*REQUIRED ACTION 1*.
Copy out the central tendency page below in full, with no changes.

*TEXT UNDER STUDY*.
########################################

Central Tendency

From Training Material
Revision as of 20:42, 3 June 2014 by Ahnboyoung (talk | contribs) (→‎What is Central Tendency?)
(diff) ← Older revision | Latest revision (diff) | Newer revision → (diff)
Jump to navigation Jump to search

What is Central Tendency?

ClipCapIt-140527-183223.PNG Student Dataset A Dataset B Dataset C
You 3 3 3
Sara's 3 4 2
Jake's 3 4 2
Maria's 3 4 2
Tom's 3 4 2
  • Three possible outcomes of the 5-point make-up quiz are shown in Table above.
  • Which of the three datasets would make you happiest?
    • Dataset A: Your score is at the exact center of the distribution.
    • Dataset B: Your score is below the center of the distribution.
    • Dataset C: Your score is above the center of the distribution.

Definitions of Center

There are three different ways of defining the center of a distribution.

Balance Scale

  • One definition of central tendency is the point at which the distribution is in balance.
  • The balance point defines one sense of a distribution's center.

Central-tendency1.jpg

  • Figure above shows the distribution of the five numbers 2, 3, 4, 9, 16 placed upon a balance scale.
  • If each number weighs one pound, and is placed at its position along the number line, then it would be possible to balance them by placing a fulcrum at 6.8.


Central-tendency2.jpg

  • For another example, the distribution above is balanced by placing the fulcrum in the geometric middle.


Central-tendency3.jpg

  • This illustrates that the same distribution can't be balanced by placing the fulcrum to the left of center.


Central-tendency4.jpg

  • This shows an asymmetric distribution.
  • To balance it, we cannot put the fulcrum halfway between the lowest and highest values.

########################################

*STORED DATA*.
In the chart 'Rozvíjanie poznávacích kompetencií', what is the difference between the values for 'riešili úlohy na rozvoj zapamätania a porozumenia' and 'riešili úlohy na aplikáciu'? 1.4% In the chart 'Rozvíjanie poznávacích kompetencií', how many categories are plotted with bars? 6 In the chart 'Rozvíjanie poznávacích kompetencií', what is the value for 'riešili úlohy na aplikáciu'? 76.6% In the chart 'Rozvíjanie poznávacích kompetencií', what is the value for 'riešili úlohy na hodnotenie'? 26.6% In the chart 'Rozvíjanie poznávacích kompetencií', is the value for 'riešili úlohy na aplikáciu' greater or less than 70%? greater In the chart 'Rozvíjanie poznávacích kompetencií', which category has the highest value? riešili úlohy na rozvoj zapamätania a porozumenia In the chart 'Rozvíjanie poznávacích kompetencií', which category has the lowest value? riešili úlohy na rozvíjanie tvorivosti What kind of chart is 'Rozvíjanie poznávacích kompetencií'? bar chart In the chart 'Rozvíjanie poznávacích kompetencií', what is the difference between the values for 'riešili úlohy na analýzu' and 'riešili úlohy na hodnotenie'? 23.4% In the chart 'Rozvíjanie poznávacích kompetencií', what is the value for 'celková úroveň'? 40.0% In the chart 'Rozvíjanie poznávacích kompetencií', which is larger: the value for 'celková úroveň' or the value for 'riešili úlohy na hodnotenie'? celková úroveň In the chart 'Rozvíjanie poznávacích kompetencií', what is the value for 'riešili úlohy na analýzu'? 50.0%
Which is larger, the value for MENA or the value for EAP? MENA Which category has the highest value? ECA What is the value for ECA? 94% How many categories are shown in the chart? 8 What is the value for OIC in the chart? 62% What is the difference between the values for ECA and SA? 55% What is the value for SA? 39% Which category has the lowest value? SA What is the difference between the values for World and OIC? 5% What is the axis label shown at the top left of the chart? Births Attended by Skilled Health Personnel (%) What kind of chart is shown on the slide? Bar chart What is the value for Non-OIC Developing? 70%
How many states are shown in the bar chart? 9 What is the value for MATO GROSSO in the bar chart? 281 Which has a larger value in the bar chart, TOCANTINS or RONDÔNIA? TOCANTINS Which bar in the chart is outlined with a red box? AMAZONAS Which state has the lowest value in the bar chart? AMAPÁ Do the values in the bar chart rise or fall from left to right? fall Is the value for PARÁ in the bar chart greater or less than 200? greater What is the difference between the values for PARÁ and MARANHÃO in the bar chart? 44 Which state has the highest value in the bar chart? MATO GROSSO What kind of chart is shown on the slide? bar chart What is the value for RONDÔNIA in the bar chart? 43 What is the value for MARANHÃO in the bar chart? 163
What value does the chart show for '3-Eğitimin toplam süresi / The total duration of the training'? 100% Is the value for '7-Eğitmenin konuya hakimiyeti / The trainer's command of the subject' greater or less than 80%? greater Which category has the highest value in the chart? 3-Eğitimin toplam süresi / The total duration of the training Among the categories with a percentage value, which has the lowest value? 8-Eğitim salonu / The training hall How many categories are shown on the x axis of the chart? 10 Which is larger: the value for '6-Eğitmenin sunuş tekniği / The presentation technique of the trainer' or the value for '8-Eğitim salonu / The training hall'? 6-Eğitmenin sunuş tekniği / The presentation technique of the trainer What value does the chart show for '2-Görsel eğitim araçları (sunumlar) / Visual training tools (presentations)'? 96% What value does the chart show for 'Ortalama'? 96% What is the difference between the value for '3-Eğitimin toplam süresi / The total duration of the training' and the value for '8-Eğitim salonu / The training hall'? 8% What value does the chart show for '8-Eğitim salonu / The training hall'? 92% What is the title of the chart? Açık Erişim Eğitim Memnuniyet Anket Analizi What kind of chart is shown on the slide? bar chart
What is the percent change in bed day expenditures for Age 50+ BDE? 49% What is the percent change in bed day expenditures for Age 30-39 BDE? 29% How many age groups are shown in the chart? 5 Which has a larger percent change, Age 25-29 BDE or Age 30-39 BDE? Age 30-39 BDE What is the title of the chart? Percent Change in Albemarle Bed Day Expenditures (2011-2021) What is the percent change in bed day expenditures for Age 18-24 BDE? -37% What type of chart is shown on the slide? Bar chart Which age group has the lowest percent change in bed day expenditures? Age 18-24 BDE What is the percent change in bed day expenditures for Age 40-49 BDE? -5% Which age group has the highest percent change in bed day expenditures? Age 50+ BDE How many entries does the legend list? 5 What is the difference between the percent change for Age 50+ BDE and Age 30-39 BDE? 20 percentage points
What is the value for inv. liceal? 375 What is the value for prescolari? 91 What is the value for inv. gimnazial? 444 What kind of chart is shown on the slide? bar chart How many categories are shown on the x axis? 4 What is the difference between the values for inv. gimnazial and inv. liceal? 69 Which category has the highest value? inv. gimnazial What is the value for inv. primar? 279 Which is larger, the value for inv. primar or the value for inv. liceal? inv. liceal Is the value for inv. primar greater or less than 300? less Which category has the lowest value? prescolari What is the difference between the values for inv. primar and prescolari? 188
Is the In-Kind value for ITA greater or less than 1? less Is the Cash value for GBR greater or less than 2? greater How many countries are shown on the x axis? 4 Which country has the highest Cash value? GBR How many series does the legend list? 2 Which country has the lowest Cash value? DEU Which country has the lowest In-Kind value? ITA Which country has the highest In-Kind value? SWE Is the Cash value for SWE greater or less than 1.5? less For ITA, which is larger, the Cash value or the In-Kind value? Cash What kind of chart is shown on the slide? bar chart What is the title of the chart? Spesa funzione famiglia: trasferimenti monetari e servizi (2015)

########################################

*REQUIRED ACTION 2*.
How many lines of the records contain the word "Among"? Reply with the number alone.

*RESPONSE BOX 1*.
Central Tendency

From Training Material
Revision as of 20:42, 3 June 2014 by Ahnboyoung (talk | contribs) (→‎What is Central Tendency?)
(diff) ← Older revision | Latest revision (diff) | Newer revision → (diff)
Jump to navigation Jump to search

What is Central Tendency?

ClipCapIt-140527-183223.PNG Student Dataset A Dataset B Dataset C
You 3 3 3
Sara's 3 4 2
Jake's 3 4 2
Maria's 3 4 2
Tom's 3 4 2
  • Three possible outcomes of the 5-point make-up quiz are shown in Table above.
  • Which of the three datasets would make you happiest?
    • Dataset A: Your score is at the exact center of the distribution.
    • Dataset B: Your score is below the center of the distribution.
    • Dataset C: Your score is above the center of the distribution.

Definitions of Center

There are three different ways of defining the center of a distribution.

Balance Scale

  • One definition of central tendency is the point at which the distribution is in balance.
  • The balance point defines one sense of a distribution's center.

Central-tendency1.jpg

  • Figure above shows the distribution of the five numbers 2, 3, 4, 9, 16 placed upon a balance scale.
  • If each number weighs one pound, and is placed at its position along the number line, then it would be possible to balance them by placing a fulcrum at 6.8.


Central-tendency2.jpg

  • For another example, the distribution above is balanced by placing the fulcrum in the geometric middle.


Central-tendency3.jpg

  • This illustrates that the same distribution can't be balanced by placing the fulcrum to the left of center.


Central-tendency4.jpg

  • This shows an asymmetric distribution.
  • To balance it, we cannot put the fulcrum halfway between the lowest and highest values.

*RESPONSE BOX 2*.
1